Hello all! I have a pigeon named Marcel (about 1 y/o) and I am looking to find a new home for my sweet bird. I am currently living in France. I rescued Marcel last april after finding him/her (we don't know the sex yet) injured and unable to fly. It was a very cold night (around 32) and my boyfriend and I knew that if we left Marcel out all night injured and unable to fly that he/she would die. Anyways long story short we rescued Marcel and have enjoyed having him/her in our home ever since. We have grown very fond of petit Marcel and would love to find him/her a new home somewhere in France so my boyfriend and I could come visit Marcel from time to time. 

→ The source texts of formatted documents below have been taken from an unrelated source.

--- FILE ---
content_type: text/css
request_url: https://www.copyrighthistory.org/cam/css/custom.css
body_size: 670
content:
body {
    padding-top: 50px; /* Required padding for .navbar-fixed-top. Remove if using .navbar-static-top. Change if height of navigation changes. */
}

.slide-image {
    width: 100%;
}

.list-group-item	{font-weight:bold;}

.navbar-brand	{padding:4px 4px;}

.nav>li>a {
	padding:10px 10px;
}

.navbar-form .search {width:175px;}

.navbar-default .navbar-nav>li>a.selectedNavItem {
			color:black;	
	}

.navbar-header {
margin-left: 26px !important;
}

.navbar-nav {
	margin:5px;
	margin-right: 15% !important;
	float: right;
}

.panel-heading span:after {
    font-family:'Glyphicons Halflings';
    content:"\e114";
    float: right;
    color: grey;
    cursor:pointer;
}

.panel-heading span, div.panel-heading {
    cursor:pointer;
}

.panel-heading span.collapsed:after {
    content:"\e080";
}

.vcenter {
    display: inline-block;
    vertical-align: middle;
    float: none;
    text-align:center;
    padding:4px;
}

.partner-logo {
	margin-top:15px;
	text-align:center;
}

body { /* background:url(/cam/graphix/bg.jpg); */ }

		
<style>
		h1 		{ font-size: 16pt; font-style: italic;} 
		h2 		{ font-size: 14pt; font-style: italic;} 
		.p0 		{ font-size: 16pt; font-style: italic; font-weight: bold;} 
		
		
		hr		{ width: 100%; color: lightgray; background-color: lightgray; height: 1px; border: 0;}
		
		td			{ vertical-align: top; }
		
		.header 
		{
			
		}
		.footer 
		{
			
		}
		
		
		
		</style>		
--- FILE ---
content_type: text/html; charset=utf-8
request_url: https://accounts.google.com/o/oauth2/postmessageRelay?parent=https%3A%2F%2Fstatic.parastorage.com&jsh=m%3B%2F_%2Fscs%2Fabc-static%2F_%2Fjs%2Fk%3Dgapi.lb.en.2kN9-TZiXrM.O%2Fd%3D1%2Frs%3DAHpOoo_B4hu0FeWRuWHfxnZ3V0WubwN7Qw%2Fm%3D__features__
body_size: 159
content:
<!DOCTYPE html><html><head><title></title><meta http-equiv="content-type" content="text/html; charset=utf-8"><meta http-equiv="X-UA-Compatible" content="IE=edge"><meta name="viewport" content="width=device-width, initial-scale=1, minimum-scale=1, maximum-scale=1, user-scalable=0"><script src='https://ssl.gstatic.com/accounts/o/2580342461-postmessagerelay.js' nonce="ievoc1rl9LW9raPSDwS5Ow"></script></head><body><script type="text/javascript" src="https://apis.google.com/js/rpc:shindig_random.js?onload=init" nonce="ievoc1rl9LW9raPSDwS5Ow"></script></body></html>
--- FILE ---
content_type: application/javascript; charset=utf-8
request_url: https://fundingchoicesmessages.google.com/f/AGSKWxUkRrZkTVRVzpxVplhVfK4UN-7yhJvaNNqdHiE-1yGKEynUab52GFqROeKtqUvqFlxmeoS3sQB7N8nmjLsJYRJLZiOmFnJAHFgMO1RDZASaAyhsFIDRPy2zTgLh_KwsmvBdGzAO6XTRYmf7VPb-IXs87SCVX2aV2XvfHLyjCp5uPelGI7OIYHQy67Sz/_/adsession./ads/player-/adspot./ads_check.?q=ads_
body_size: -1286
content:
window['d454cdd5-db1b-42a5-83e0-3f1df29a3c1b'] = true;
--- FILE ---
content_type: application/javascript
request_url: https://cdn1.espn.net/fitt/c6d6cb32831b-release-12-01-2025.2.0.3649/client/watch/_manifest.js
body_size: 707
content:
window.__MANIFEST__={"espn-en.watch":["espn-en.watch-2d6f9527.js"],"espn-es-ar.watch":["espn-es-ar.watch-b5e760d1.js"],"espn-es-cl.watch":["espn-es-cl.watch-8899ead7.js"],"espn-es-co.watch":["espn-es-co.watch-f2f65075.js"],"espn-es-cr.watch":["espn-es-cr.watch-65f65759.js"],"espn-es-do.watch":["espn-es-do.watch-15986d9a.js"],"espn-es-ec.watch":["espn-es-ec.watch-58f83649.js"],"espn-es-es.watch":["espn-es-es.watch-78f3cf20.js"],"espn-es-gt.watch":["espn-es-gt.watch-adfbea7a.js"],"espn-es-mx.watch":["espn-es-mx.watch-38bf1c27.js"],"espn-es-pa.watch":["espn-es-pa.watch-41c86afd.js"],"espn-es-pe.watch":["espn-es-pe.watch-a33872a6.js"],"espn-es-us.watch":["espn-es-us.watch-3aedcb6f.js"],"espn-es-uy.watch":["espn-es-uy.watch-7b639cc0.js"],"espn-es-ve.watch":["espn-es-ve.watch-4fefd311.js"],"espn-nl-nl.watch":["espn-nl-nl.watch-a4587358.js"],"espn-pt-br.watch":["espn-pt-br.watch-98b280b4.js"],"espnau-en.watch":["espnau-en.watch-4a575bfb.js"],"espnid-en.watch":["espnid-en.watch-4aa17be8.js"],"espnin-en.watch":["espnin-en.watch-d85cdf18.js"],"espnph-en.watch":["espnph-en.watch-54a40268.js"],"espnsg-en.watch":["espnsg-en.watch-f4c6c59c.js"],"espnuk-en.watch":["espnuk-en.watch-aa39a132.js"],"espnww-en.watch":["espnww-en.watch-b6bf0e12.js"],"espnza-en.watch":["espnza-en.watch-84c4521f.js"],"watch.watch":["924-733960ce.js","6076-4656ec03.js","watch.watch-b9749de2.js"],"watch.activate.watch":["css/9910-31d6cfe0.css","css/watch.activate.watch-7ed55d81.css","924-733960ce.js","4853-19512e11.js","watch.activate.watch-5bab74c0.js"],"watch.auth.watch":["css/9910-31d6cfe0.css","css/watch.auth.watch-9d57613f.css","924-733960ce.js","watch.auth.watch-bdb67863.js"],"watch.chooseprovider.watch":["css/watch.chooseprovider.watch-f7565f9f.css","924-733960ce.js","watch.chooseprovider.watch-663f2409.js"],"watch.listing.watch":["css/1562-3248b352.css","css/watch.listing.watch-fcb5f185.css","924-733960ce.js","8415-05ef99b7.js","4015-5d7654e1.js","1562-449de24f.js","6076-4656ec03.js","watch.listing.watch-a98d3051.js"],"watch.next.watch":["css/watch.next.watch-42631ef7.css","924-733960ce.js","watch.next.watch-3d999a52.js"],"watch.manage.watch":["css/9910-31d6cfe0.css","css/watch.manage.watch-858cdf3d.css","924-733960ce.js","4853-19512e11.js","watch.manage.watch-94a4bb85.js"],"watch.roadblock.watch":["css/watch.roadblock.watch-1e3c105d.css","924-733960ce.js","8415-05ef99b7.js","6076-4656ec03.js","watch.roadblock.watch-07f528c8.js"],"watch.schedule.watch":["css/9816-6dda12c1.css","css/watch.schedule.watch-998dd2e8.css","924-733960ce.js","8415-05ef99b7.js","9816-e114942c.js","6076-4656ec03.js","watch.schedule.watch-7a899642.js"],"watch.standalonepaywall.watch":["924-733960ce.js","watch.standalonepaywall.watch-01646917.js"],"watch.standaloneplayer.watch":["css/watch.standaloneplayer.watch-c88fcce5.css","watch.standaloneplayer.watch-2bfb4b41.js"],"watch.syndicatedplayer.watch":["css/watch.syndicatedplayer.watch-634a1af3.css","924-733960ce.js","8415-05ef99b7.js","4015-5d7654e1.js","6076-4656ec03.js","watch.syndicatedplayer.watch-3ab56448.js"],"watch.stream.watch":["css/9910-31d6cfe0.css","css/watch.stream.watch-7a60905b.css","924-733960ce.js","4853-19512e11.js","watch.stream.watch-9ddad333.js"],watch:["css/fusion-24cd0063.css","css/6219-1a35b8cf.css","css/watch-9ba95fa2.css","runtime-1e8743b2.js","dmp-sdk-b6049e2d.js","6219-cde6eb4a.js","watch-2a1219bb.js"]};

Any information about finding a new family for Marcel would be greatly appreciated! 

Thanks, 

Kelly 
[email protected]


----------



## spirit wings (Mar 29, 2008)

Do you know how old he was when you found him?, is he tame and human bonded?


----------



## kelly_l_clark (Nov 20, 2012)

When we found Marcel he/she was around 1 month old. Marcel is very tame and completely bonded to humans. Marcel has been known to land on the heads of complete strangers who come visit our apartment! She/he shows no fear or apprehension of humans.


----------



## spirit wings (Mar 29, 2008)

kelly_l_clark said:


> When we found Marcel he/she was around 1 month old. Marcel is very tame and completely bonded to humans. Marcel has been known to land on the heads of complete strangers who come visit our apartment! She/he shows no fear or apprehension of humans.


ok, I was wondering how you knew how old he was. he could not fly because he was just weaned I suppose. reaching out to someone who may have more pigeons in an aviary, instead of just living in a flat or room may add more to the pool of homes that may be avalible.


----------